The last thing that you want is for your primary reputation to be at risk for something a company decides to do, so ensure that you have final control over what is put out under your name, with your face, or with your words. A strong agreement will state that they will get your approval to use these things before putting them out publicly. Appropriate wording may be, “Company may not use Advisor’s name, likeness, content, or quotes without written consent.”


Be very careful about any wording that implies they are allowed to make statements implying that you endorse something, use you for marketing purposes, or that they can do something that you think may cause damage to your reputation. The clearer the language is that everything public in regards to you needs consent, the better.



Intellectual property


Most language in these agreements is going to favor the company, as what you are advising them on is likely going to help them to create, revise, or market their product. That said, you want to make sure there’s not an overreach into anything related to your brand, your expertise, or likewise.

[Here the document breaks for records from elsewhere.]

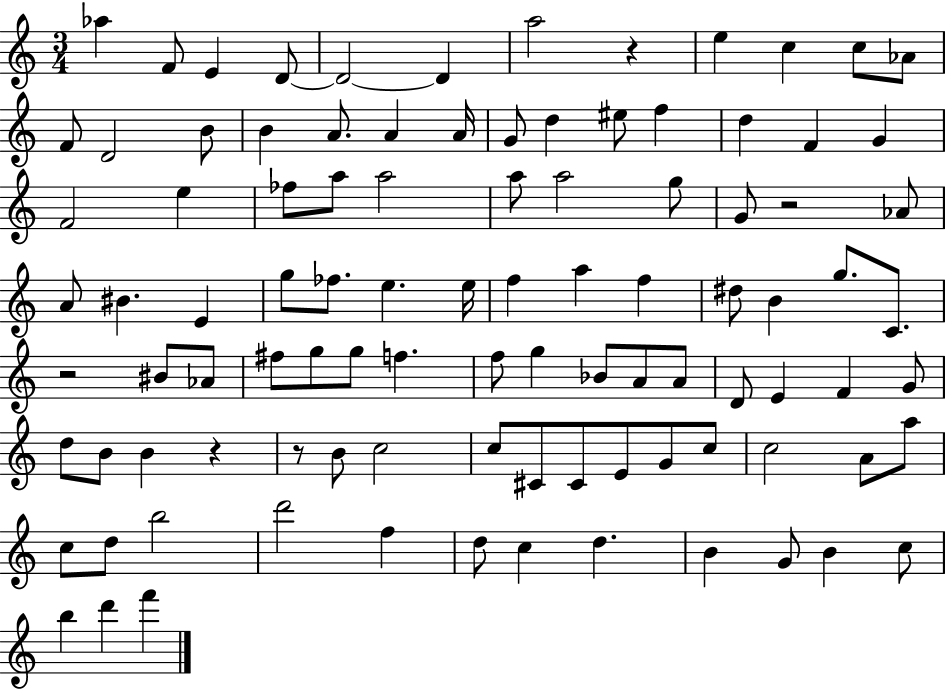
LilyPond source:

{
  \clef treble
  \numericTimeSignature
  \time 3/4
  \key c \major
  aes''4 f'8 e'4 d'8~~ | d'2~~ d'4 | a''2 r4 | e''4 c''4 c''8 aes'8 | \break f'8 d'2 b'8 | b'4 a'8. a'4 a'16 | g'8 d''4 eis''8 f''4 | d''4 f'4 g'4 | \break f'2 e''4 | fes''8 a''8 a''2 | a''8 a''2 g''8 | g'8 r2 aes'8 | \break a'8 bis'4. e'4 | g''8 fes''8. e''4. e''16 | f''4 a''4 f''4 | dis''8 b'4 g''8. c'8. | \break r2 bis'8 aes'8 | fis''8 g''8 g''8 f''4. | f''8 g''4 bes'8 a'8 a'8 | d'8 e'4 f'4 g'8 | \break d''8 b'8 b'4 r4 | r8 b'8 c''2 | c''8 cis'8 cis'8 e'8 g'8 c''8 | c''2 a'8 a''8 | \break c''8 d''8 b''2 | d'''2 f''4 | d''8 c''4 d''4. | b'4 g'8 b'4 c''8 | \break b''4 d'''4 f'''4 | \bar "|."
}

Red flags should be any wording that is very vague and implies every discussion you have with them somehow gives them claim to an idea. It is reasonable however, for them to say that anything you develop together remains the property of the company.



Conclusion


While it’s very exciting to be asked to serve as an advisor for a company or startup, it’s important that everybody is clear on what is being asked for, and what is being promised in return. You should always consider running an agreement by a lawyer, as the other side surely has, and you want to protect yourself. Make sure that you protect your personal interests, brand, and reputation, as well as your time and energy. The contract should outline the bare minimum expectations for the equity or compensation being granted, but after that, it should be up to you how much or how little you choose to do.